Should strength and conditioning be treated as a trade rather than an academic field?
Yes. The trade is learned on the floor, not in a lecture hall. A kid who wants to coach signs up for four years of exercise science coursework that mostly does not teach them how to write a program, then graduates with debt and chases an internship. Roughly 32,000 students come out of kinesiology programs every year for about 14,000 active coaching jobs in the country. The math does not work, and the kids who chose this path are the ones paying for it.
Why is apprenticeship a better word than internship for strength coaches?
An internship sounds like a brief stop on the way to a real career. An apprentice is already in the trade. They are learning the craft by doing the craft, with a tradesman correcting them, raising the standard, and signing off when the work is good enough. That is closer to what coaching actually is. Almost everything a coach learns comes from reps with athletes, mistakes, and conversations with people who have been doing the work longer.
What does "absorb, modify, apply" mean for coaches?
The phrase comes from Joe Kenn and describes how coaches should integrate new ideas.
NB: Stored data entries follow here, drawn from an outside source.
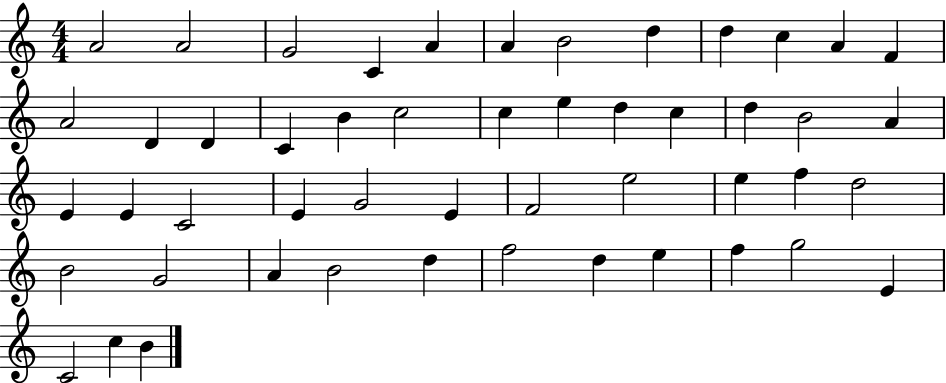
A4/h A4/h G4/h C4/q A4/q A4/q B4/h D5/q D5/q C5/q A4/q F4/q A4/h D4/q D4/q C4/q B4/q C5/h C5/q E5/q D5/q C5/q D5/q B4/h A4/q E4/q E4/q C4/h E4/q G4/h E4/q F4/h E5/h E5/q F5/q D5/h B4/h G4/h A4/q B4/h D5/q F5/h D5/q E5/q F5/q G5/h E4/q C4/h C5/q B4/q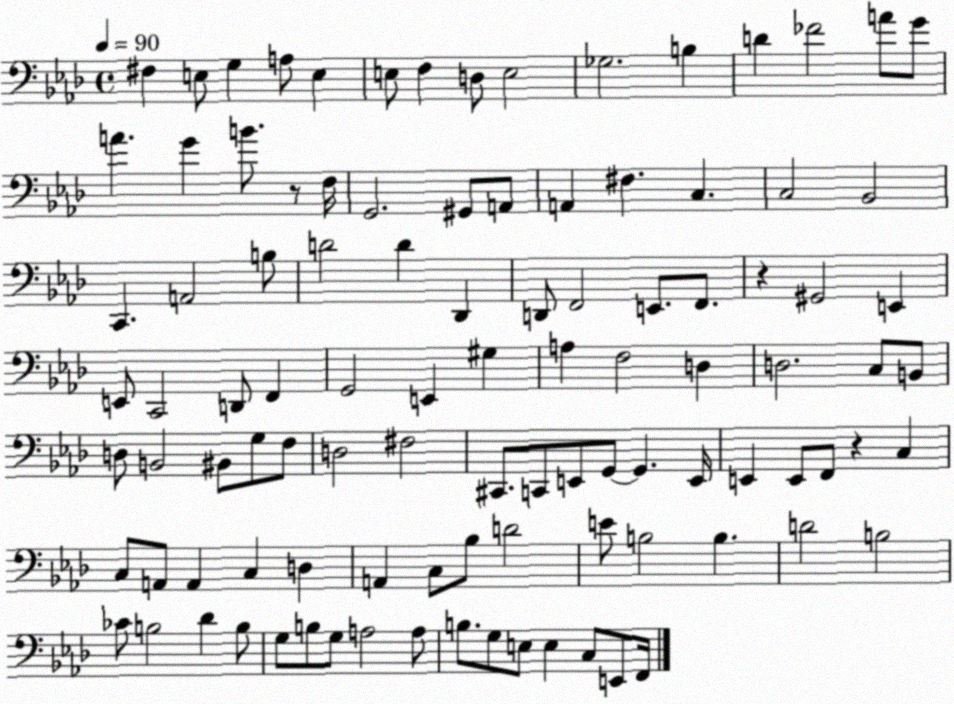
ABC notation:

X:1
T:Untitled
M:4/4
L:1/4
K:Ab
^F, E,/2 G, A,/2 E, E,/2 F, D,/2 E,2 _G,2 B, D _F2 A/2 G/2 A G B/2 z/2 F,/4 G,,2 ^G,,/2 A,,/2 A,, ^F, C, C,2 _B,,2 C,, A,,2 B,/2 D2 D _D,, D,,/2 F,,2 E,,/2 F,,/2 z ^G,,2 E,, E,,/2 C,,2 D,,/2 F,, G,,2 E,, ^G, A, F,2 D, D,2 C,/2 B,,/2 D,/2 B,,2 ^B,,/2 G,/2 F,/2 D,2 ^F,2 ^C,,/2 C,,/2 E,,/2 G,,/2 G,, E,,/4 E,, E,,/2 F,,/2 z C, C,/2 A,,/2 A,, C, D, A,, C,/2 _B,/2 D2 E/2 B,2 B, D2 B,2 _C/2 B,2 _D B,/2 G,/2 B,/2 G,/2 A,2 A,/2 B,/2 G,/2 E,/2 E, C,/2 E,,/2 F,,/4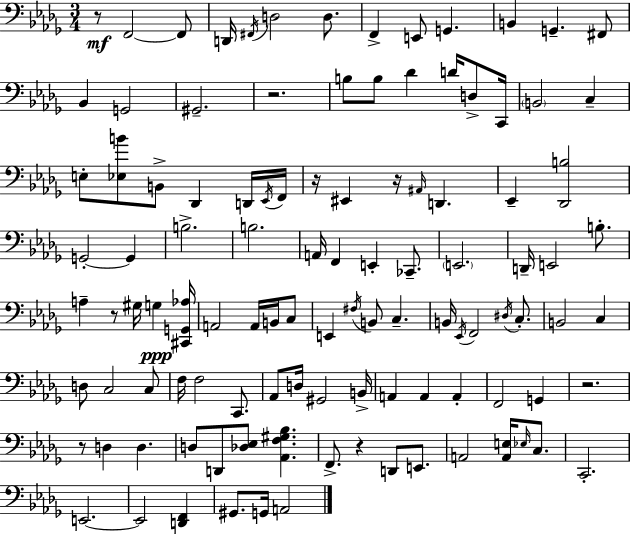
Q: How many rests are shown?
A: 8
Absorb means understanding what a system actually is before changing anything. Modify means adapting it for the athletes in front of you. Apply is the last step, not the first. The common failure mode is coaches jumping straight to apply. They read a few articles, throw out a system they have run for twenty years, and paste a new one on top with no interpretation and no principle behind it.
Why does lineage matter in strength and conditioning?
Lineage tells other coaches what you know, how you think, and what your defaults are. It is context, not a credential. In a jiu jitsu academy, the question of who you trained under gets asked on day one. Strength and conditioning should ask it more. When two coaches sit down and map their lineage, they are not strangers debating templates. They are coaches comparing how they each absorbed and modified the same source material.